Letters to Nature

Nature 434, 1138-1143 (28 April 2005) | doi:10.1038/nature03491; Received 15 October 2004; Accepted 17 February 2005

IKKalpha limits macrophage NF-kappaB activation and contributes to the resolution of inflammation

Toby Lawrence1,3,4, Magali Bebien1,3, George Y. Liu2, Victor Nizet2 & Michael Karin1

  1. Laboratory of Gene Regulation and Signal Transduction, Department of Pharmacology, and
  2. Division of Paediatric Infectious Diseases, School of Medicine, University of California San Diego, 9500 Gilman Drive, California 92093, USA
  3. *These authors contributed equally to this work
  4. †Present address: Kennedy Institute of Rheumatology Division, Faculty of Medicine, Imperial College, 1 Aspenlea Road, London W6 8LH, UK

Correspondence to: Toby Lawrence1,3,4 Correspondence and requests for materials should be addressed to T.L. (Email: t.lawrence@imperial.ac.uk).

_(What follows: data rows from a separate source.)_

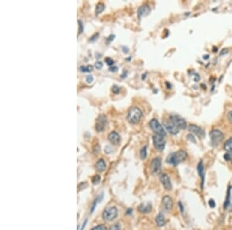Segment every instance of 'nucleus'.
Listing matches in <instances>:
<instances>
[{
  "instance_id": "obj_43",
  "label": "nucleus",
  "mask_w": 232,
  "mask_h": 230,
  "mask_svg": "<svg viewBox=\"0 0 232 230\" xmlns=\"http://www.w3.org/2000/svg\"><path fill=\"white\" fill-rule=\"evenodd\" d=\"M203 58H204V59H208L209 58V55H206H206H204V56H203Z\"/></svg>"
},
{
  "instance_id": "obj_44",
  "label": "nucleus",
  "mask_w": 232,
  "mask_h": 230,
  "mask_svg": "<svg viewBox=\"0 0 232 230\" xmlns=\"http://www.w3.org/2000/svg\"><path fill=\"white\" fill-rule=\"evenodd\" d=\"M230 161H231V164H232V159H231V160H230Z\"/></svg>"
},
{
  "instance_id": "obj_19",
  "label": "nucleus",
  "mask_w": 232,
  "mask_h": 230,
  "mask_svg": "<svg viewBox=\"0 0 232 230\" xmlns=\"http://www.w3.org/2000/svg\"><path fill=\"white\" fill-rule=\"evenodd\" d=\"M231 188H232V187L229 185L228 188H227V195H226V198H225L224 203V208H227L229 206H230V196H231V194H230V192H231Z\"/></svg>"
},
{
  "instance_id": "obj_23",
  "label": "nucleus",
  "mask_w": 232,
  "mask_h": 230,
  "mask_svg": "<svg viewBox=\"0 0 232 230\" xmlns=\"http://www.w3.org/2000/svg\"><path fill=\"white\" fill-rule=\"evenodd\" d=\"M80 71H82V72H92L93 71V66H80Z\"/></svg>"
},
{
  "instance_id": "obj_33",
  "label": "nucleus",
  "mask_w": 232,
  "mask_h": 230,
  "mask_svg": "<svg viewBox=\"0 0 232 230\" xmlns=\"http://www.w3.org/2000/svg\"><path fill=\"white\" fill-rule=\"evenodd\" d=\"M93 80H94V78L92 75H89L86 77V81L88 83H92V81H93Z\"/></svg>"
},
{
  "instance_id": "obj_28",
  "label": "nucleus",
  "mask_w": 232,
  "mask_h": 230,
  "mask_svg": "<svg viewBox=\"0 0 232 230\" xmlns=\"http://www.w3.org/2000/svg\"><path fill=\"white\" fill-rule=\"evenodd\" d=\"M186 137H187V140H190V142L194 143H197L195 137L194 136V135H193V134H191V133L188 134V135L186 136Z\"/></svg>"
},
{
  "instance_id": "obj_17",
  "label": "nucleus",
  "mask_w": 232,
  "mask_h": 230,
  "mask_svg": "<svg viewBox=\"0 0 232 230\" xmlns=\"http://www.w3.org/2000/svg\"><path fill=\"white\" fill-rule=\"evenodd\" d=\"M108 140L112 143V144L117 145L120 142V136L118 133L113 131L108 135Z\"/></svg>"
},
{
  "instance_id": "obj_16",
  "label": "nucleus",
  "mask_w": 232,
  "mask_h": 230,
  "mask_svg": "<svg viewBox=\"0 0 232 230\" xmlns=\"http://www.w3.org/2000/svg\"><path fill=\"white\" fill-rule=\"evenodd\" d=\"M152 204H150L149 202H144L142 203V204L138 207V210H139V212H141V213L148 214L152 211Z\"/></svg>"
},
{
  "instance_id": "obj_22",
  "label": "nucleus",
  "mask_w": 232,
  "mask_h": 230,
  "mask_svg": "<svg viewBox=\"0 0 232 230\" xmlns=\"http://www.w3.org/2000/svg\"><path fill=\"white\" fill-rule=\"evenodd\" d=\"M147 148L148 146H145L144 147L142 148V150H140V157L142 160H145L147 157Z\"/></svg>"
},
{
  "instance_id": "obj_34",
  "label": "nucleus",
  "mask_w": 232,
  "mask_h": 230,
  "mask_svg": "<svg viewBox=\"0 0 232 230\" xmlns=\"http://www.w3.org/2000/svg\"><path fill=\"white\" fill-rule=\"evenodd\" d=\"M208 204H209V205H210V208H214L216 205V203H215V201H214V199H210V201H208Z\"/></svg>"
},
{
  "instance_id": "obj_29",
  "label": "nucleus",
  "mask_w": 232,
  "mask_h": 230,
  "mask_svg": "<svg viewBox=\"0 0 232 230\" xmlns=\"http://www.w3.org/2000/svg\"><path fill=\"white\" fill-rule=\"evenodd\" d=\"M104 60H105V62H106V64H108V66L113 65L114 63H115V61H114L112 58H110V57H106V58L104 59Z\"/></svg>"
},
{
  "instance_id": "obj_41",
  "label": "nucleus",
  "mask_w": 232,
  "mask_h": 230,
  "mask_svg": "<svg viewBox=\"0 0 232 230\" xmlns=\"http://www.w3.org/2000/svg\"><path fill=\"white\" fill-rule=\"evenodd\" d=\"M87 222H88V219H86V220H85V221H84V222L83 223V227H81V229H80V230H83V229H84V227H85V225H86Z\"/></svg>"
},
{
  "instance_id": "obj_2",
  "label": "nucleus",
  "mask_w": 232,
  "mask_h": 230,
  "mask_svg": "<svg viewBox=\"0 0 232 230\" xmlns=\"http://www.w3.org/2000/svg\"><path fill=\"white\" fill-rule=\"evenodd\" d=\"M143 116V112L138 107H131L128 109L127 114V119L128 122L132 124H136L140 121L141 118Z\"/></svg>"
},
{
  "instance_id": "obj_35",
  "label": "nucleus",
  "mask_w": 232,
  "mask_h": 230,
  "mask_svg": "<svg viewBox=\"0 0 232 230\" xmlns=\"http://www.w3.org/2000/svg\"><path fill=\"white\" fill-rule=\"evenodd\" d=\"M98 36H99L98 33H95V34L94 35V36H92V37H91V38H90L89 40H90V41H92H92H94V40H96L98 39Z\"/></svg>"
},
{
  "instance_id": "obj_5",
  "label": "nucleus",
  "mask_w": 232,
  "mask_h": 230,
  "mask_svg": "<svg viewBox=\"0 0 232 230\" xmlns=\"http://www.w3.org/2000/svg\"><path fill=\"white\" fill-rule=\"evenodd\" d=\"M170 122H172L173 125H175L179 130H184V129L186 128V126H187V125H186V120L178 115H175V114L171 115H170Z\"/></svg>"
},
{
  "instance_id": "obj_42",
  "label": "nucleus",
  "mask_w": 232,
  "mask_h": 230,
  "mask_svg": "<svg viewBox=\"0 0 232 230\" xmlns=\"http://www.w3.org/2000/svg\"><path fill=\"white\" fill-rule=\"evenodd\" d=\"M132 212V209H128V212H127V214H130Z\"/></svg>"
},
{
  "instance_id": "obj_1",
  "label": "nucleus",
  "mask_w": 232,
  "mask_h": 230,
  "mask_svg": "<svg viewBox=\"0 0 232 230\" xmlns=\"http://www.w3.org/2000/svg\"><path fill=\"white\" fill-rule=\"evenodd\" d=\"M187 158V153L185 150H180L175 153H170L166 158V162L173 165H178L180 163L186 161Z\"/></svg>"
},
{
  "instance_id": "obj_20",
  "label": "nucleus",
  "mask_w": 232,
  "mask_h": 230,
  "mask_svg": "<svg viewBox=\"0 0 232 230\" xmlns=\"http://www.w3.org/2000/svg\"><path fill=\"white\" fill-rule=\"evenodd\" d=\"M224 149L227 153H230L232 155V137H230L225 141L224 144Z\"/></svg>"
},
{
  "instance_id": "obj_24",
  "label": "nucleus",
  "mask_w": 232,
  "mask_h": 230,
  "mask_svg": "<svg viewBox=\"0 0 232 230\" xmlns=\"http://www.w3.org/2000/svg\"><path fill=\"white\" fill-rule=\"evenodd\" d=\"M104 9V5L101 2H99V3L97 4V6H96V14L98 15L99 13H101V12H103V10Z\"/></svg>"
},
{
  "instance_id": "obj_38",
  "label": "nucleus",
  "mask_w": 232,
  "mask_h": 230,
  "mask_svg": "<svg viewBox=\"0 0 232 230\" xmlns=\"http://www.w3.org/2000/svg\"><path fill=\"white\" fill-rule=\"evenodd\" d=\"M228 52V50L227 49H223L222 51H221V53H220V55H223V54H226Z\"/></svg>"
},
{
  "instance_id": "obj_36",
  "label": "nucleus",
  "mask_w": 232,
  "mask_h": 230,
  "mask_svg": "<svg viewBox=\"0 0 232 230\" xmlns=\"http://www.w3.org/2000/svg\"><path fill=\"white\" fill-rule=\"evenodd\" d=\"M227 119H229L230 122H232V110L229 112L228 114H227Z\"/></svg>"
},
{
  "instance_id": "obj_26",
  "label": "nucleus",
  "mask_w": 232,
  "mask_h": 230,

Inflammation and innate immunity involve signalling pathways leading to the production of inflammatory mediators. Usually such responses are self-limiting, but aberrant resolution of inflammation results in chronic diseases1. Much attention has focused on pro-inflammatory signalling but little is known about the mechanisms that resolve inflammation. The IkappaB kinase (IKK) complex contains two catalytic subunits, IKKalpha and IKKbeta, and controls the activation of NF-kappaB transcription factors, which play a pivotal role in inflammation2. Ample evidence indicates that IKKbeta mediates NF-kappaB activation in response to pro-inflammatory cytokines and microbial products. IKKalpha regulates an alternative pathway important for lymphoid organogenesis2, but the role of IKKalpha in inflammation is unknown. Here we describe a new role for IKKalpha in the negative regulation of macrophage activation and inflammation. IKKalpha contributes to suppression of NF-kappaB activity by accelerating both the turnover of the NF-kappaB subunits RelA and c-Rel, and their removal from pro-inflammatory gene promoters. Inactivation of IKKalpha in mice enhances inflammation and bacterial clearance. Hence, the two IKK catalytic subunits have evolved opposing but complimentary roles needed for the intricate control of inflammation and innate immunity.